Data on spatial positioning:
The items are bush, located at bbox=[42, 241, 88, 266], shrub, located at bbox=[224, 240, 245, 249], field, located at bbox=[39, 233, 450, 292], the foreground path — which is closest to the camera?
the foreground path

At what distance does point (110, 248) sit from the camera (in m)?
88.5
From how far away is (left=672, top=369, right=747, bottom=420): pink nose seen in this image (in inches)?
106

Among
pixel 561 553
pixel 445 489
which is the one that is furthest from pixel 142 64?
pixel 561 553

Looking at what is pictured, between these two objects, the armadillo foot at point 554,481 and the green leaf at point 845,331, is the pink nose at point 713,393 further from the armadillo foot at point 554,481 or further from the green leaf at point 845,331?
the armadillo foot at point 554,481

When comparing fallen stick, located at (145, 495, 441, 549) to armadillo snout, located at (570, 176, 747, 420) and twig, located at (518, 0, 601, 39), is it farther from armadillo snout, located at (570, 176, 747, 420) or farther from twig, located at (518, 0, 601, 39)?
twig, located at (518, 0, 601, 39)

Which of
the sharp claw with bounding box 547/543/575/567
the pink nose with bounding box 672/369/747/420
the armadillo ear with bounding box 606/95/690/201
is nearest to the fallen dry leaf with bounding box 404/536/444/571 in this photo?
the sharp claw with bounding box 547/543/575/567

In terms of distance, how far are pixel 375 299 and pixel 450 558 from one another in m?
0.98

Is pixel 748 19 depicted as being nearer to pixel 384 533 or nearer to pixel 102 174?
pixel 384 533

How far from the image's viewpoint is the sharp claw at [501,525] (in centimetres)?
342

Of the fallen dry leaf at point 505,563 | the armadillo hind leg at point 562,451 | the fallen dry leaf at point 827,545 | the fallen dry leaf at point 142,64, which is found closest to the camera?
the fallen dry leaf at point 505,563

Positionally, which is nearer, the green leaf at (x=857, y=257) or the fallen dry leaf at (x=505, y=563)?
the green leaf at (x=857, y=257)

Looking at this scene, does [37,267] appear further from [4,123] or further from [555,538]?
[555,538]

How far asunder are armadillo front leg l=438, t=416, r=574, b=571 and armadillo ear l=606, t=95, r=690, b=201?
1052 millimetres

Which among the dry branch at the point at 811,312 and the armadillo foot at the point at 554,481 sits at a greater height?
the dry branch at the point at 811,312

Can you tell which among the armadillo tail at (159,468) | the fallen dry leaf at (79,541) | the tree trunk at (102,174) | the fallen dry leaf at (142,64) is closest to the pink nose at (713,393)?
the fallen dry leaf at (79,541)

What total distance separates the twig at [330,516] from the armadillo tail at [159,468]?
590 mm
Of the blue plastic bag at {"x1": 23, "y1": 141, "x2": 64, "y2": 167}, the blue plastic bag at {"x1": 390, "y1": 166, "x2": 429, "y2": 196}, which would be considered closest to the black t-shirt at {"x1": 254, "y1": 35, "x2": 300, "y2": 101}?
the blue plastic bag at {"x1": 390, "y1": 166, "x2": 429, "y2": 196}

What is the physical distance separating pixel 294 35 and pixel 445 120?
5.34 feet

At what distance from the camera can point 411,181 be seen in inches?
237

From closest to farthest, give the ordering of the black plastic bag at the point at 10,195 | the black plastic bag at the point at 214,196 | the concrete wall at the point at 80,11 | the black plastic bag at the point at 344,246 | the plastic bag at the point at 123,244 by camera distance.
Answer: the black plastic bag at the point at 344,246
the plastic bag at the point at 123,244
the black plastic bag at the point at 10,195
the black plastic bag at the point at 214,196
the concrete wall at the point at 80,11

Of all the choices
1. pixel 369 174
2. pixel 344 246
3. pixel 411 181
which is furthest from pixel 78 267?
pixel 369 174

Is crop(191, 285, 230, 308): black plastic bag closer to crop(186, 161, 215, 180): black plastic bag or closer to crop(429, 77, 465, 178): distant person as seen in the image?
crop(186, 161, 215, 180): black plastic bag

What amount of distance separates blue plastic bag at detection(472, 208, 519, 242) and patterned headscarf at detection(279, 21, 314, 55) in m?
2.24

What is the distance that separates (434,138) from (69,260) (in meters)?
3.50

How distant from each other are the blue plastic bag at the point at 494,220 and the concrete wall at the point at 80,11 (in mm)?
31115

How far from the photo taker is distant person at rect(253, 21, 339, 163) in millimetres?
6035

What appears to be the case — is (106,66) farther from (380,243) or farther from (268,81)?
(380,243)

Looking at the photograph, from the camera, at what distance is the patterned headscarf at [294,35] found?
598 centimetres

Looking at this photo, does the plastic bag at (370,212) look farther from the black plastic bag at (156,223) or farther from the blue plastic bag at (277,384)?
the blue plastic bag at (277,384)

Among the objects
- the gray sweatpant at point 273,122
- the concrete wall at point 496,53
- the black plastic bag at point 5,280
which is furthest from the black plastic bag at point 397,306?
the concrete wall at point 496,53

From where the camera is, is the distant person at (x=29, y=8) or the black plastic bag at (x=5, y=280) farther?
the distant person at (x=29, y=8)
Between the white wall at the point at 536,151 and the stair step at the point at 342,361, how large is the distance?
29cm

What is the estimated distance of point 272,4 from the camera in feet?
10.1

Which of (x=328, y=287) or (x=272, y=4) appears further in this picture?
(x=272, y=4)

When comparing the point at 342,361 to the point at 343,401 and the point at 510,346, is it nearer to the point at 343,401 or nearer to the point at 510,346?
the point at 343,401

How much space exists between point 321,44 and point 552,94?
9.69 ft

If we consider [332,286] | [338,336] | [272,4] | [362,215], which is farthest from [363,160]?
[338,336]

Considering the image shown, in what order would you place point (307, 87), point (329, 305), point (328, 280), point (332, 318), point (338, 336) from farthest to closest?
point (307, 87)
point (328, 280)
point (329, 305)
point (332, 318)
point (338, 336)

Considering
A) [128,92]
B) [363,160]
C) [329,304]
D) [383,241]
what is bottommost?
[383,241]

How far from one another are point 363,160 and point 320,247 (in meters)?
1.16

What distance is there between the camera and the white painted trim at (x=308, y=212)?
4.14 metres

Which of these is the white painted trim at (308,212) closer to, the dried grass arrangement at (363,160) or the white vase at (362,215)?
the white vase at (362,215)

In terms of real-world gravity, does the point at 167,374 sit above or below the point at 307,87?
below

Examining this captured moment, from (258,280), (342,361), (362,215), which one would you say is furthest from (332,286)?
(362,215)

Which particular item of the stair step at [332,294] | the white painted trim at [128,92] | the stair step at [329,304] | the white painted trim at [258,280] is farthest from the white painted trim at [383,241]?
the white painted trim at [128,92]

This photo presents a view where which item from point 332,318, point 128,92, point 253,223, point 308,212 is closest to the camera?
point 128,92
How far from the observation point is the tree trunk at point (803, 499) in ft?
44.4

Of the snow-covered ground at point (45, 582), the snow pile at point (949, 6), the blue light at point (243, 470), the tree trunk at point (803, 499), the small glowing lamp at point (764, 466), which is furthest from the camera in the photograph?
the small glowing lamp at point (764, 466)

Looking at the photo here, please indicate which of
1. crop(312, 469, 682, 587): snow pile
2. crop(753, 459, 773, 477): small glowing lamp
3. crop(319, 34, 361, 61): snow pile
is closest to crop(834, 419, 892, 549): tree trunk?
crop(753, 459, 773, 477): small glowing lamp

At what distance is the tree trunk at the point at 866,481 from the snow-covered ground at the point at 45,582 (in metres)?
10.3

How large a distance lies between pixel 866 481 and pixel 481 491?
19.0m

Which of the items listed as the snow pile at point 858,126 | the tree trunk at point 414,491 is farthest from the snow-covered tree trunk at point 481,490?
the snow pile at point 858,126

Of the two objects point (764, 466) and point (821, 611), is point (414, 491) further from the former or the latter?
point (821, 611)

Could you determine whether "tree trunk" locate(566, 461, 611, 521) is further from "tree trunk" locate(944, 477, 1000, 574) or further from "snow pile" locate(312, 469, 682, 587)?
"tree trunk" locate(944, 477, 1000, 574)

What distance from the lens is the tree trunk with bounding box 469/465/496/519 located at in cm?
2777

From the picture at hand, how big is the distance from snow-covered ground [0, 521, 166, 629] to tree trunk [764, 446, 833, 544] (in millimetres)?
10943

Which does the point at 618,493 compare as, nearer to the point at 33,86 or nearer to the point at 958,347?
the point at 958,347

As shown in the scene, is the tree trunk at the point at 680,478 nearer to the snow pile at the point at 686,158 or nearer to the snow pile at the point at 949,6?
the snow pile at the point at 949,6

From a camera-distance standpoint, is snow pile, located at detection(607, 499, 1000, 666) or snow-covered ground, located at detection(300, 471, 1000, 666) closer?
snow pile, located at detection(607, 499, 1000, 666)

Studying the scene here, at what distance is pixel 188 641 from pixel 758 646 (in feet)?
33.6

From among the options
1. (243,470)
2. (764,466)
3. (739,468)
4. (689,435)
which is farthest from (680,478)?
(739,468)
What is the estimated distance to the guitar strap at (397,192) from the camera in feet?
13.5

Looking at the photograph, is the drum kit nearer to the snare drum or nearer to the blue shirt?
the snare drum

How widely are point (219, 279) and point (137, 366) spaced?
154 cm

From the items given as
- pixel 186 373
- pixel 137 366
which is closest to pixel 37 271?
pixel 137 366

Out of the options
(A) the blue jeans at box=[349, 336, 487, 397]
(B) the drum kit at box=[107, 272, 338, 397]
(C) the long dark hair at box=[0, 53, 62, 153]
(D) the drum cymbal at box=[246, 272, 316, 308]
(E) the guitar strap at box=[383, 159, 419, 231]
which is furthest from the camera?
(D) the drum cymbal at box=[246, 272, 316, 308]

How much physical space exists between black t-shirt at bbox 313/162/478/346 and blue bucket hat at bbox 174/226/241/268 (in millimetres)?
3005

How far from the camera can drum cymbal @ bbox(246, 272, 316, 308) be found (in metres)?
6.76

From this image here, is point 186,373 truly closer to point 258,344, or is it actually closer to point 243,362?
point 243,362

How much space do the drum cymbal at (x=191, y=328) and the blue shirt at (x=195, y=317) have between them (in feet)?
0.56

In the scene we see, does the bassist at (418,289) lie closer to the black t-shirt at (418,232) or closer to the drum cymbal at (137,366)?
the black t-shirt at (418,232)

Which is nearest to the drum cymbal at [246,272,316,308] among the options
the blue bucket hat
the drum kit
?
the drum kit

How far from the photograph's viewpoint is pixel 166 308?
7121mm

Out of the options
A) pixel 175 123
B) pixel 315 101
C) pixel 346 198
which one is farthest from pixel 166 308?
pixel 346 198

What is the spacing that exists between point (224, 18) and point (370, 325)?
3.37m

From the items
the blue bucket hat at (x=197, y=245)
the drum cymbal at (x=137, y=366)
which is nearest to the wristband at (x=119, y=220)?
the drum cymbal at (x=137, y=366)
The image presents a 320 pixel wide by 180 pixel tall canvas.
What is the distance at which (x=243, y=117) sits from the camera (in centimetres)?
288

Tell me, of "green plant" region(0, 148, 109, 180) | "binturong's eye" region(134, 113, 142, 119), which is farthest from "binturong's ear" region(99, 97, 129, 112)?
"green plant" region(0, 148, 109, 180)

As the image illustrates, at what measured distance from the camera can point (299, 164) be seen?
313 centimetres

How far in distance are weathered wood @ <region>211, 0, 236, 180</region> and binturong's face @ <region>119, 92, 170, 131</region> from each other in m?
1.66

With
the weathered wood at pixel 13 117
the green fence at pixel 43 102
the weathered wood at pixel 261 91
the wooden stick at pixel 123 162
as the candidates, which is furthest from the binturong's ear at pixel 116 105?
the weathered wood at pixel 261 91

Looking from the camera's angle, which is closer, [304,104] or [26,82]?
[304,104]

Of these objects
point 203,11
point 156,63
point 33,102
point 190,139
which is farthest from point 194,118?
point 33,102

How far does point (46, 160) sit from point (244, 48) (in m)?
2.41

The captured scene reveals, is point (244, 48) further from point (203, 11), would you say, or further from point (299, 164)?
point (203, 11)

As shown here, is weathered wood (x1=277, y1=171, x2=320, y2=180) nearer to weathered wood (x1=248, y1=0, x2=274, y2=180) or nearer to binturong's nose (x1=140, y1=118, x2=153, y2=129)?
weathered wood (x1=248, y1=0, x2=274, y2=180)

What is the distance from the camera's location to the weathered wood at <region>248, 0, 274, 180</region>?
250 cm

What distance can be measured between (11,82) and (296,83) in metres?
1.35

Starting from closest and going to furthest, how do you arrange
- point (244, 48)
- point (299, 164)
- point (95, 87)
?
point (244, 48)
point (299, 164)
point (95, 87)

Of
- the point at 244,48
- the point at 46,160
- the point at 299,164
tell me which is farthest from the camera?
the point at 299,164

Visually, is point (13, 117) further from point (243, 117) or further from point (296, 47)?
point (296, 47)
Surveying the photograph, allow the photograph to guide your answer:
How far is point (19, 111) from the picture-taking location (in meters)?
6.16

- Exercise
Reproduce verbatim the portion of the data that begins with the line containing "Starting from closest" and continues through the end of the data.

- Answer below
Starting from closest and going to furthest, how do you arrange
- point (244, 48)
- point (299, 164)
- point (95, 87)
?
point (244, 48)
point (299, 164)
point (95, 87)

Of
- the point at 244,48
- the point at 46,160
- the point at 299,164
tell me which is farthest from the camera?
the point at 299,164

Visually, is point (13, 117) further from point (243, 117) or further from point (296, 47)?
point (296, 47)
Surveying the photograph, allow the photograph to guide your answer:
How far is point (19, 111) from the picture-taking location (in meters)?
6.16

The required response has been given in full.